STATED PROBLEM - Lay out the lines of the listing below as a numbered list, from the line containing "What measurement separates" to the line containing "Answer: [15,421] →", both included, leaving out blank lines.
•••
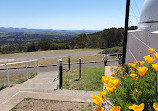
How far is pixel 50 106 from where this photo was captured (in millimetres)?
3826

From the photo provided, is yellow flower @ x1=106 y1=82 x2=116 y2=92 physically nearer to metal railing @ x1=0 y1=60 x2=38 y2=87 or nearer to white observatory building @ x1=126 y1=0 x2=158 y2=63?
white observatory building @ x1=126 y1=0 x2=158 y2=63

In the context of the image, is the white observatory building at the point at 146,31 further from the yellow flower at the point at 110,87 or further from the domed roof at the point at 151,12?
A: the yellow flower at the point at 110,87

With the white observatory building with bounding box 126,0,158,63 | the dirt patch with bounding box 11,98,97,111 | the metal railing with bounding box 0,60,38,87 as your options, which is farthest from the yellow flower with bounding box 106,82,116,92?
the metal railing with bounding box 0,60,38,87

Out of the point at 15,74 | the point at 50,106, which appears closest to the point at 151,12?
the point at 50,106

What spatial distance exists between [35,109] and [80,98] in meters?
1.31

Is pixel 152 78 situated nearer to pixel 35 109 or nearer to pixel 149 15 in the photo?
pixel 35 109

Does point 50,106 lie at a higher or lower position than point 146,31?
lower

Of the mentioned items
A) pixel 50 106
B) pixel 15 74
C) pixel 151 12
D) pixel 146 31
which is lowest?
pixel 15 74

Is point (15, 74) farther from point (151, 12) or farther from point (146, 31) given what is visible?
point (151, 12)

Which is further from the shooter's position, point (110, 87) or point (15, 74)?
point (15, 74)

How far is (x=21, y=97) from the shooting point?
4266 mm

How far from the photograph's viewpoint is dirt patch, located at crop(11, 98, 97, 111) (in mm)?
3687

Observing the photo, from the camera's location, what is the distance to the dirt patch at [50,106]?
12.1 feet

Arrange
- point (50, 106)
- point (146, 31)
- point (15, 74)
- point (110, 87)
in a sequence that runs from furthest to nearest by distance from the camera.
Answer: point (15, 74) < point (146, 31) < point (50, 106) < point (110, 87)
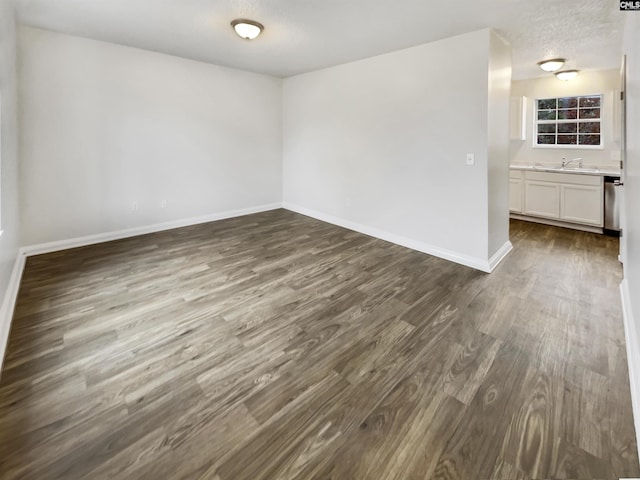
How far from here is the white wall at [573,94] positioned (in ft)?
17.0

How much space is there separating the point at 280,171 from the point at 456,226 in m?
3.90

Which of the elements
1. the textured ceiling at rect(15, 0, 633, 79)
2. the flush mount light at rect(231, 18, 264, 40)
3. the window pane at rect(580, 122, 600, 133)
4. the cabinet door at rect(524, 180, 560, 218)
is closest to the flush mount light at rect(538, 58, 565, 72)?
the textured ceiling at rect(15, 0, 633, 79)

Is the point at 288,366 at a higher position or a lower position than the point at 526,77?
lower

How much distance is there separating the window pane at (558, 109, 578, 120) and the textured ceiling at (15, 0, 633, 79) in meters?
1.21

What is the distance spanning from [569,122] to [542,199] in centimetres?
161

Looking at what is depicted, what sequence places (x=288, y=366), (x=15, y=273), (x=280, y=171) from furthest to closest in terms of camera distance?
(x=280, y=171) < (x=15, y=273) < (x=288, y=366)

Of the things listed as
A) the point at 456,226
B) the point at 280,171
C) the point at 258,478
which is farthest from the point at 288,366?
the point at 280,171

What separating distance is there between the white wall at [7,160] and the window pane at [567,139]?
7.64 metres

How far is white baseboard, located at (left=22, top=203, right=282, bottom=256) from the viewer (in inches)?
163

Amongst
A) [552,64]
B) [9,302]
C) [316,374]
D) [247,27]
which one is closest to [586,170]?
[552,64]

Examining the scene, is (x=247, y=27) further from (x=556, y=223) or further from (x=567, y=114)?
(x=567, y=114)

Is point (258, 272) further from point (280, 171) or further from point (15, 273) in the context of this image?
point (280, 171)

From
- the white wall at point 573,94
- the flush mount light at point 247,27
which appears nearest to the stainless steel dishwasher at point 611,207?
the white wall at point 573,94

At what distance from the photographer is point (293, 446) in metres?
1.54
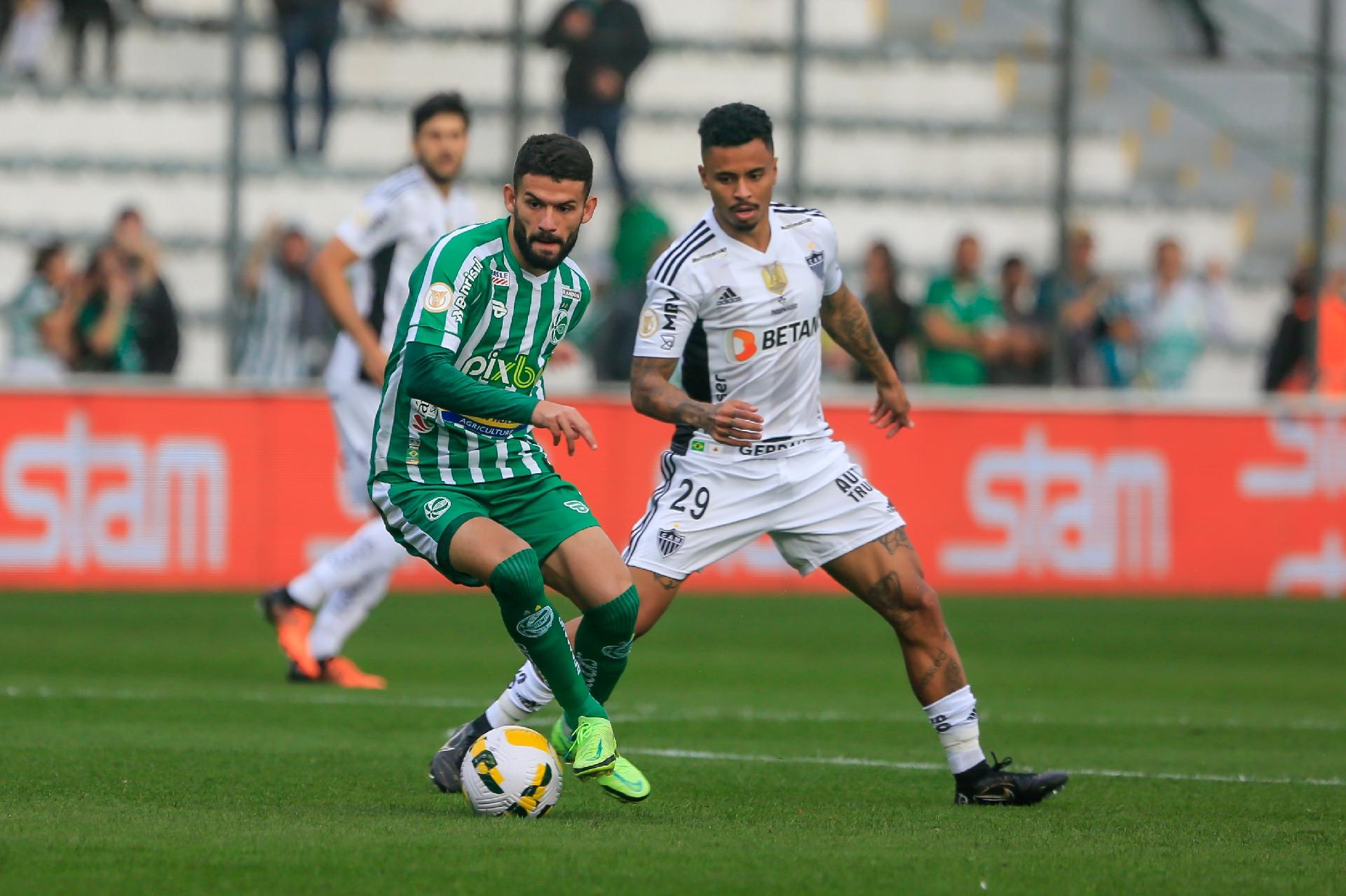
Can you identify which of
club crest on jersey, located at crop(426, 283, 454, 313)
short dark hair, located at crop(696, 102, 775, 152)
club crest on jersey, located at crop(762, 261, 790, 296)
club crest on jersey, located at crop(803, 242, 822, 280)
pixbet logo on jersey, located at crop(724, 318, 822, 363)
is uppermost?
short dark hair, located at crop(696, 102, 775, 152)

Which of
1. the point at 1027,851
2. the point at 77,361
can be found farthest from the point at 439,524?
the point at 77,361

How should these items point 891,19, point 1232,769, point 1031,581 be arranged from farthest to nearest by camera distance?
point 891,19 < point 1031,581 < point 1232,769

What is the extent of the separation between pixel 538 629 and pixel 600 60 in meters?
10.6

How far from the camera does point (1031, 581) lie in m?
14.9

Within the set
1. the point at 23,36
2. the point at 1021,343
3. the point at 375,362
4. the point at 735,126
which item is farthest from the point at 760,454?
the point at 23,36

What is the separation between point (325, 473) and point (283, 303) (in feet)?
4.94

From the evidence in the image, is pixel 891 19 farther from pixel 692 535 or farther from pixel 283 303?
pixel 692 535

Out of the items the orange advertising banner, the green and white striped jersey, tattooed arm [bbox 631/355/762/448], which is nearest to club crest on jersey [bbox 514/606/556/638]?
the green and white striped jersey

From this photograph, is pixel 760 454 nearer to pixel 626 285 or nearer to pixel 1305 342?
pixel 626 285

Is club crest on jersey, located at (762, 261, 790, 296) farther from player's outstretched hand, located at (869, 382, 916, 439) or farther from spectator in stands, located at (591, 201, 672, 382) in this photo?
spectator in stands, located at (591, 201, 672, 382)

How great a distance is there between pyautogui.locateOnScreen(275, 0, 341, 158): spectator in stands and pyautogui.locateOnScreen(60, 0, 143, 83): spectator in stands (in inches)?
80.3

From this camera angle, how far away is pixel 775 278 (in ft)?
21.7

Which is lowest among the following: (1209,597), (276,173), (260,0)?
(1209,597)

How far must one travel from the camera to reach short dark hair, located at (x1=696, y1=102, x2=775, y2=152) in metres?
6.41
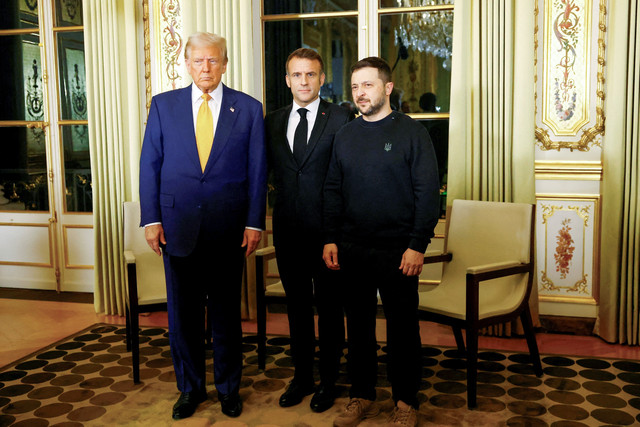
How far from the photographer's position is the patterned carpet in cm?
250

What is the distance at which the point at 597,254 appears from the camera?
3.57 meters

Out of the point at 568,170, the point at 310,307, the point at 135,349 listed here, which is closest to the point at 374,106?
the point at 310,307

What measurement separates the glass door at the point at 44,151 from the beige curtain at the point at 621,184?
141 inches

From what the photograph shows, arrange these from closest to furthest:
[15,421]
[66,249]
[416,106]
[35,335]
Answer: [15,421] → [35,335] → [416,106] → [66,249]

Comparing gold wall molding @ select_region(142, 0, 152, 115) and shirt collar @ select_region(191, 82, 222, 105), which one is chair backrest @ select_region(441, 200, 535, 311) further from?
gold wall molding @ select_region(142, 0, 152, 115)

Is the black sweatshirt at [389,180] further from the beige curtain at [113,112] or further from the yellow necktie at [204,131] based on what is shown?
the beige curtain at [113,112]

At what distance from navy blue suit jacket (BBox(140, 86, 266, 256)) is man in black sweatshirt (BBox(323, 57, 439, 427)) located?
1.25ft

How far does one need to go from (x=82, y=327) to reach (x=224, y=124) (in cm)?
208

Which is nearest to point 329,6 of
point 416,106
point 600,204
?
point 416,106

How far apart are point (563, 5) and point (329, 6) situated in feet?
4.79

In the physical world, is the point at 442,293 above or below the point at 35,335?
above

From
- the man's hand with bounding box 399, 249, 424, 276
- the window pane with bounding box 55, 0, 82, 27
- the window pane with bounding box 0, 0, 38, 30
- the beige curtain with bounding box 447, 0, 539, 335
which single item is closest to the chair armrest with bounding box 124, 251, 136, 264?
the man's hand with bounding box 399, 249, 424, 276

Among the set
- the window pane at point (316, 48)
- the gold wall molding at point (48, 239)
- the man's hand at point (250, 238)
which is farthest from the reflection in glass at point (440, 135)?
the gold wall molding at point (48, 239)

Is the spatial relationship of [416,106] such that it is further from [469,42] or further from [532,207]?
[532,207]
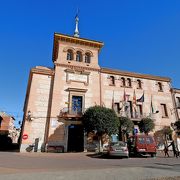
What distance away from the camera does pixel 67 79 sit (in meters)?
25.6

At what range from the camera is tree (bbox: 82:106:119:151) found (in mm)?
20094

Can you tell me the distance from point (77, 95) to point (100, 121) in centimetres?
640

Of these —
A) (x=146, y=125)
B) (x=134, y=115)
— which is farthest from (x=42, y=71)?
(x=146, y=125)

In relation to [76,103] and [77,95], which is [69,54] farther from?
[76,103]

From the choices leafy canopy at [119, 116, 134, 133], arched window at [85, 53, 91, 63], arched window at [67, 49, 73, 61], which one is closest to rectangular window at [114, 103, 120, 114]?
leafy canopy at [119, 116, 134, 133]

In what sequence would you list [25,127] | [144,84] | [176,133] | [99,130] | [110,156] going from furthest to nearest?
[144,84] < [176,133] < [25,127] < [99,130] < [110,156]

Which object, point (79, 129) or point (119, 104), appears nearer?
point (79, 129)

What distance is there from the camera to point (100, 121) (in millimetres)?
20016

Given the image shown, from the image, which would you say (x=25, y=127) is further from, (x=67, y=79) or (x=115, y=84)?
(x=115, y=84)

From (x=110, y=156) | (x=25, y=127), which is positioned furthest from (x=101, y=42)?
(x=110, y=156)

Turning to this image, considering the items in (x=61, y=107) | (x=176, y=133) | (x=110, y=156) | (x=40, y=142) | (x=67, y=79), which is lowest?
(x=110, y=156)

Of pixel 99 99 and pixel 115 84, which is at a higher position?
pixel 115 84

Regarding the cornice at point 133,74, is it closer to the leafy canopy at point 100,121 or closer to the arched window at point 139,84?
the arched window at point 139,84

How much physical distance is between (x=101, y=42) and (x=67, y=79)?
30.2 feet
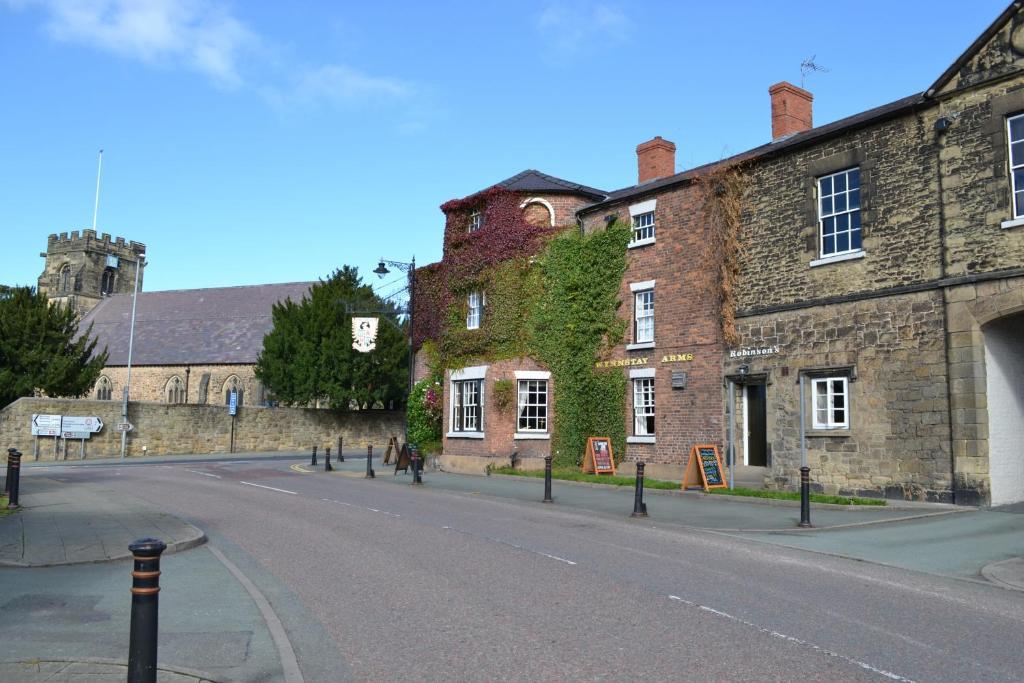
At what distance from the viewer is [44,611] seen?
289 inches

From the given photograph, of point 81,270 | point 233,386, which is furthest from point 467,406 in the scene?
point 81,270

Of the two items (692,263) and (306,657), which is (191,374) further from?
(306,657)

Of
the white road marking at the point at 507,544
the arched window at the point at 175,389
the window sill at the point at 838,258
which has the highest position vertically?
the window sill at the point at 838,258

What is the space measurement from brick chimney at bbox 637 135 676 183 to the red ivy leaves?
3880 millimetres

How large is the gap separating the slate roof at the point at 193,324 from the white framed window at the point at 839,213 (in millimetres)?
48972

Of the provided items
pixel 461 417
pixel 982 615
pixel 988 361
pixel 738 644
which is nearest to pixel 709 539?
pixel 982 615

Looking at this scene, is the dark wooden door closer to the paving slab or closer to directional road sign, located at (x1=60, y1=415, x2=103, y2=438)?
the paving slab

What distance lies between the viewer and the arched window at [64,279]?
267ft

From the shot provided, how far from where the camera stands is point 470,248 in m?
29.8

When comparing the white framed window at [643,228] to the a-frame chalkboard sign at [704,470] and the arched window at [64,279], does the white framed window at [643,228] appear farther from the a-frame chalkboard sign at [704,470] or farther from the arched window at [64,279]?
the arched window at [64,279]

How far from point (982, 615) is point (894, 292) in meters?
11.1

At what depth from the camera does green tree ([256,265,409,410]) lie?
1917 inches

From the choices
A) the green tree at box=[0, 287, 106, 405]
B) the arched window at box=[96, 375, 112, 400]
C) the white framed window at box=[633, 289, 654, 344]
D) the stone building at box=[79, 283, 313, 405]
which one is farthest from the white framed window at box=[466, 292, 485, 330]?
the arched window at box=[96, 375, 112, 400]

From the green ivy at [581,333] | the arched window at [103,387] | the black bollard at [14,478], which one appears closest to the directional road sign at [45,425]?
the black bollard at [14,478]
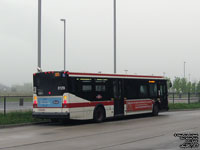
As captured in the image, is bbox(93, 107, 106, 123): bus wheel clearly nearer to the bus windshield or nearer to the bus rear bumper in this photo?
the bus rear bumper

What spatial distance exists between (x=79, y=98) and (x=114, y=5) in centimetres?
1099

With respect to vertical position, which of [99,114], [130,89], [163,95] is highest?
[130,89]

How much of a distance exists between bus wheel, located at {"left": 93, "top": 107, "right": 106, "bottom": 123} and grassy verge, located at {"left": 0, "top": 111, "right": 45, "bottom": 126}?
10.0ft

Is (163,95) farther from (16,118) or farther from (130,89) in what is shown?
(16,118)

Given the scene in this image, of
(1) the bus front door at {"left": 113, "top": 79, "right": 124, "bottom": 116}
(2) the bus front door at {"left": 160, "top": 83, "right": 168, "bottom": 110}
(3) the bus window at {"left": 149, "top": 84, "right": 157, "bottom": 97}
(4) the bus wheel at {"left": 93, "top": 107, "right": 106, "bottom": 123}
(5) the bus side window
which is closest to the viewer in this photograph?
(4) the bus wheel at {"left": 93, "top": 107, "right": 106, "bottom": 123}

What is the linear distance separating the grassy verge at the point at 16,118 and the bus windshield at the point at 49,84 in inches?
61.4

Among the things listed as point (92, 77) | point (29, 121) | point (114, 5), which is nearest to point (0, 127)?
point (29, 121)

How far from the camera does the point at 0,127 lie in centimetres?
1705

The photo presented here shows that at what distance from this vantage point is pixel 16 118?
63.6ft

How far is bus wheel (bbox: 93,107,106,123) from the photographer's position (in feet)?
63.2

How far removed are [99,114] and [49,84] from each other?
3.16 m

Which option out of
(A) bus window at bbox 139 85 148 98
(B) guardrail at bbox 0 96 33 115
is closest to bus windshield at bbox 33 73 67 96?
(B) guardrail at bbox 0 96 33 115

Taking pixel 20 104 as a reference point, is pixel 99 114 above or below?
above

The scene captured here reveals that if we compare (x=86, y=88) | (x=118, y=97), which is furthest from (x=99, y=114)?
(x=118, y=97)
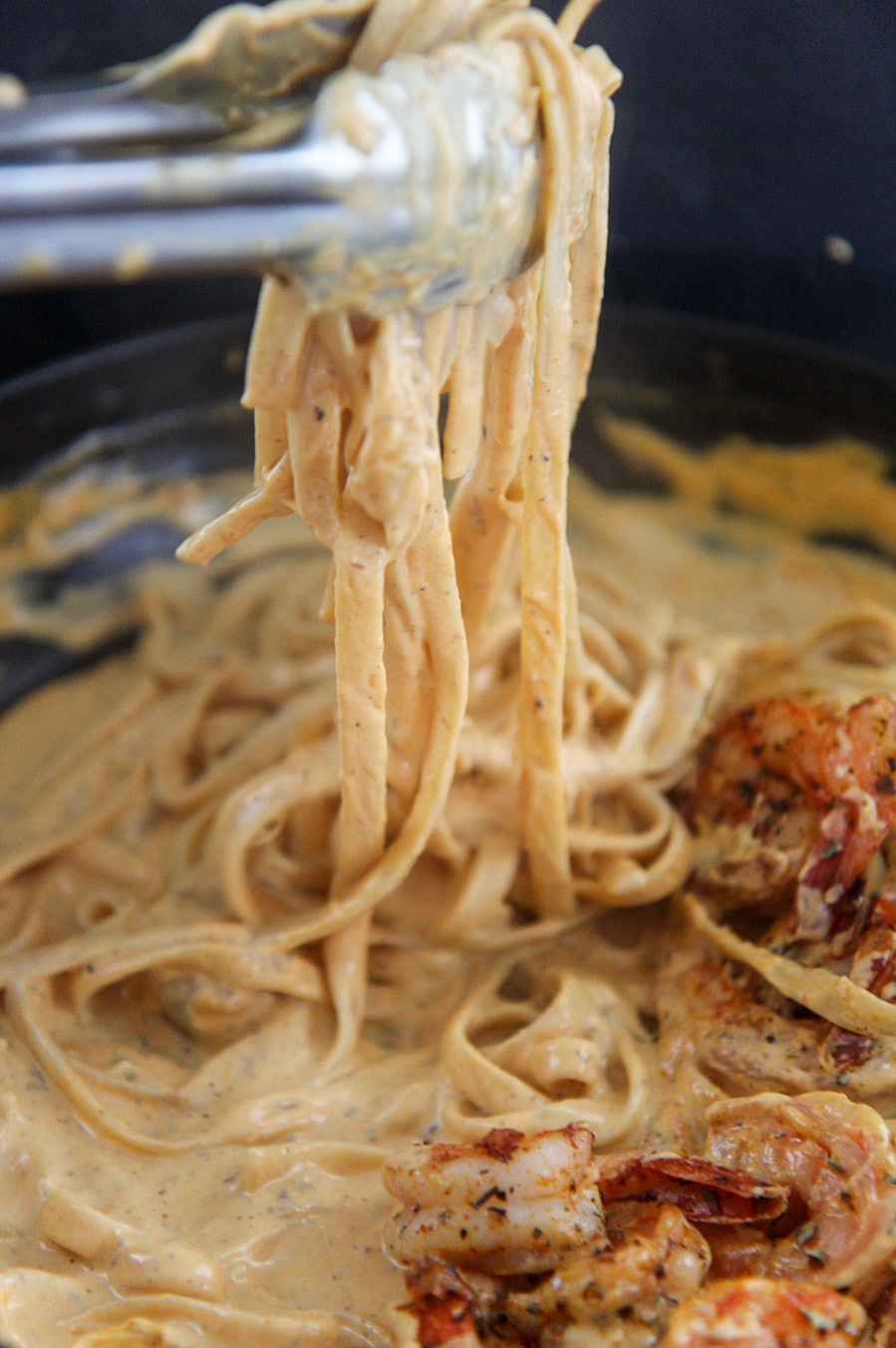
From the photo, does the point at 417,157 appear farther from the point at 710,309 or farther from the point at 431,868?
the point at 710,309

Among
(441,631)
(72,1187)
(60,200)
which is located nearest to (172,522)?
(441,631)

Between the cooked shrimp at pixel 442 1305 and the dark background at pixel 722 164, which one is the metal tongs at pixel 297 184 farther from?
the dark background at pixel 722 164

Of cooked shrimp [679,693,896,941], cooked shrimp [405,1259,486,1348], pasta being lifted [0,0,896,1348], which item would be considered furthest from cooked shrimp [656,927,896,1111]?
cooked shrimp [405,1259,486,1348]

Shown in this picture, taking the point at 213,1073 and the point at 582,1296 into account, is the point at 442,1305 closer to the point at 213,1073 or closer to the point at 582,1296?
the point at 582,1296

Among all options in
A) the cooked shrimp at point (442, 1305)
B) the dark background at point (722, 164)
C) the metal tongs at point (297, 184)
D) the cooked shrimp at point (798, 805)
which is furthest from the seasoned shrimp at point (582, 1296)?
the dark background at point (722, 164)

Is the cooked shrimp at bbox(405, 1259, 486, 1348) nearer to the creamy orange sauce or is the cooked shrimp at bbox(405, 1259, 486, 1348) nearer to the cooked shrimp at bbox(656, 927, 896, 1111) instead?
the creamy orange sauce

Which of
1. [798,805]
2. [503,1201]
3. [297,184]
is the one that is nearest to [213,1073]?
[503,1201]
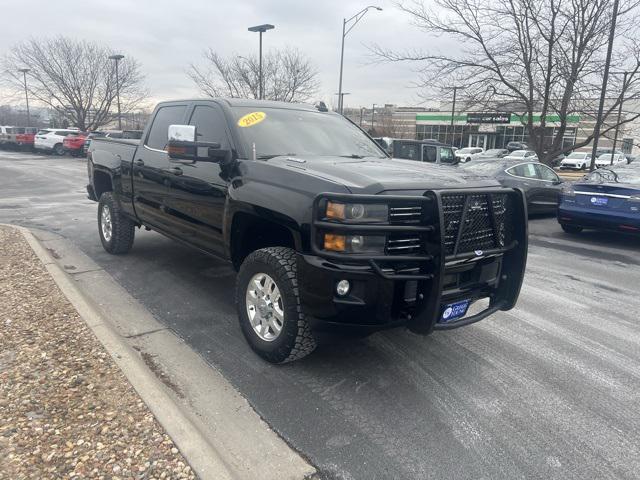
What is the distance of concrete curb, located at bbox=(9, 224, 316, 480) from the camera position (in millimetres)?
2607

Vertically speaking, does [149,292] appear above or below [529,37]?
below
•••
FULL ANSWER -
1. What measurement separates the glass door at the point at 44,151 from the beige curtain at the point at 621,184?
2. 141 inches
3. From what the photograph shows, arrange these from closest to furthest:
4. [15,421]
5. [66,249]
6. [416,106]
7. [35,335]
8. Answer: [15,421] → [35,335] → [416,106] → [66,249]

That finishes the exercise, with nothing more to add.